THE ENGLISH PILGRIMS
Anglo-Saxons, no less than Celts, were addicted to pilgrimages. In Great
Britain, as elsewhere, the Holy Land and Rome were the two lodestars of the
pious wanderers. The former was hallowed with memories of the Redeemer, the latter was 'the threshold of the apostles'.
The Abbot Adamnan of Iona wrote a treatise De locis sanctis, written by him from the dictation of Arculfus, a Frankish bishop who had visited Palestine and
had been shipwrecked on the British coast. An abridgement of the book was
written by Bede. In the eighth century one of the most famous of English
pilgrims was Willibald. With his father and brother he traversed France and
northern Italy. His father died in Lucca; but Willibald went on to Rome,
Syracuse, Ephesus, Damascus, and Jerusalem. He proceeded to Constantinople, and
returned to Italy in 729, having been absent from England nine years. He then
became a monk of Monte Cassino and in 739 was sent by
Pope Gregory III to help St. Boniface in the work of converting Germany.

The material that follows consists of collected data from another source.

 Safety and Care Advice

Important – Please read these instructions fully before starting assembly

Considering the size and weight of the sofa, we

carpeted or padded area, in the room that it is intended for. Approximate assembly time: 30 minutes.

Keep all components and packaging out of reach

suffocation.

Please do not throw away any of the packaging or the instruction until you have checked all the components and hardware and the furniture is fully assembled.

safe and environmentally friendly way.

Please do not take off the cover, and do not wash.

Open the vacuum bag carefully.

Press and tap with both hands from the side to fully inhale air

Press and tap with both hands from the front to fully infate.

Boniface made him bishop of the Middle-Frankish see of Eichstatt,
where he died and was buried in 786. His life was written by a nun of the convent
of Heidenheim, who probably based it on notes by
Willibald himself. In the time of St. Boniface great numbers went from England
to Rome. The stream had begun to flow about 653, when Benedict Biscop paid his first visit to Rome, to be soon followed by Wilfrid, who had been his companion for part of the
way. In reference to Wilfrid’s journey his friend Eddius Stephanus says expressly that “as yet that road was untrodden by our nation”.

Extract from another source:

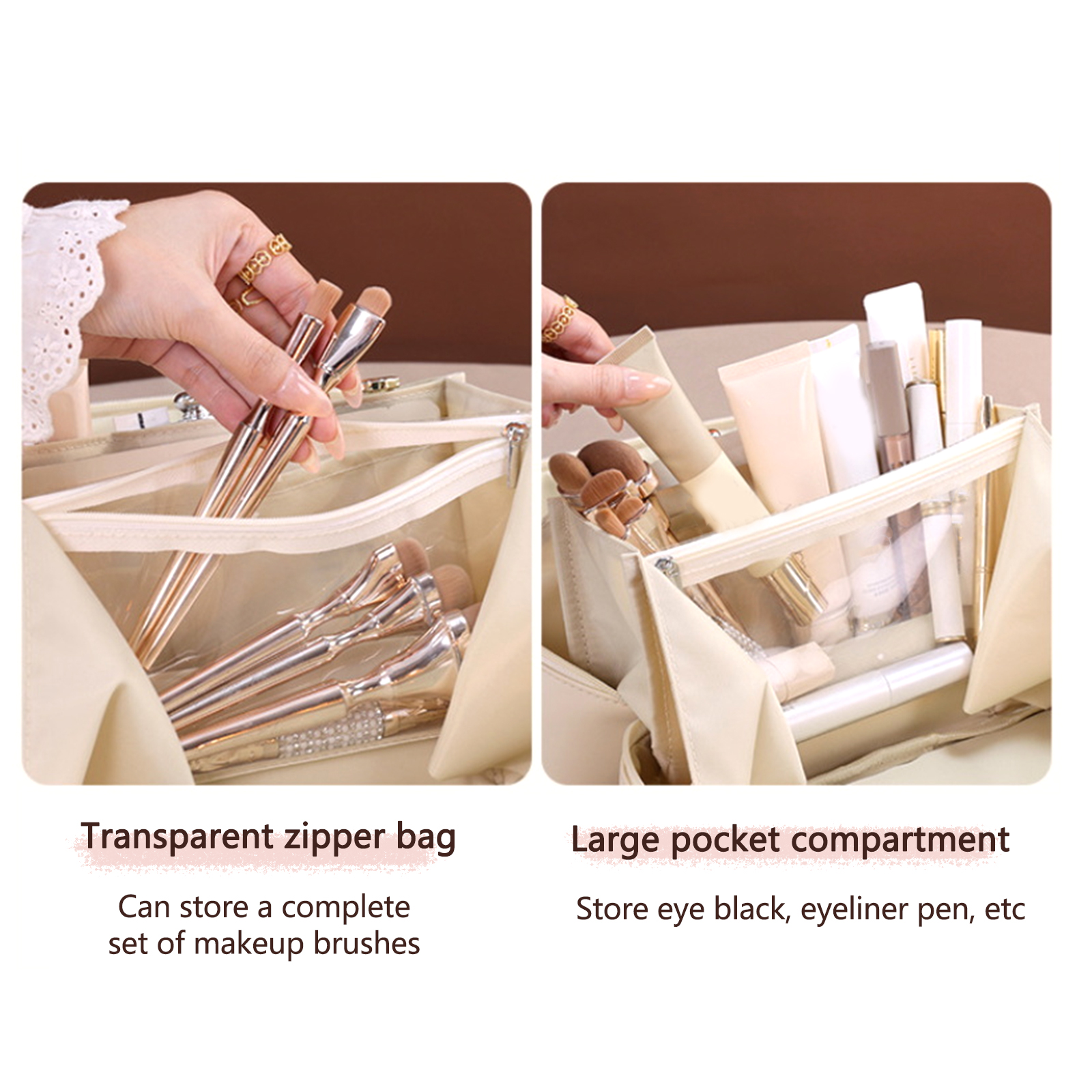 Transparent zipper bag

Can store a complete set of makeup brushes

Large pocket compartment

Store eye black, eyeliner pen, etc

The moral dangers which beset the pilgrims, especially the women, were
obvious to prudent eyes. Boniface deplores the habit of Englishwomen going to
Rome as frequently fatal to their chastity. And when the Abbess Ethelburga of Fladbury found her
projected pilgrimage impracticable, Alcuin, in the spirit of St. Gregory of
Nyssa, assured her that it was no great loss. “Expend the money which thou hast
gathered for the journey on the support of the poor; and if thou givest as thou canst, thou shalt reap as thou wilt”.
The coming of the Danish Vikings threatened the whole of the growing
life of England. Late in the eighth century they began their raids on the
eastern coast. It is probable that they were hard pressed on the Continent by
the advance of Charlemagne and his conquest of their Saxon neighbors. At first
they came to plunder monasteries and villages, and soon departed. Gradually
they began to stay longer and to plunder farther inland, always manifesting a
special hatred of everything that was Christian. Then they wintered in East
Anglia, and in 867 advanced into Northumbria, captured York, and became masters
of nearly all the country between the Forth and the Humber; where the
Christianity and the civilization which had taken root for two centuries were
almost annihilated. In 870 the Danes became masters of Mercia; they ravaged the
lands between the Humber and the Thames; the great monasteries, including Crowland, Peterborough, and Ely, were sacked. Edmund, the
King of East Anglia, was killed. It was said that he was killed by Danish
arrows for refusing to abandon the faith of Christ, and his shrine at Bury St.
Edmunds afterwards became the most famous in England. Only Wessex remained unconquered.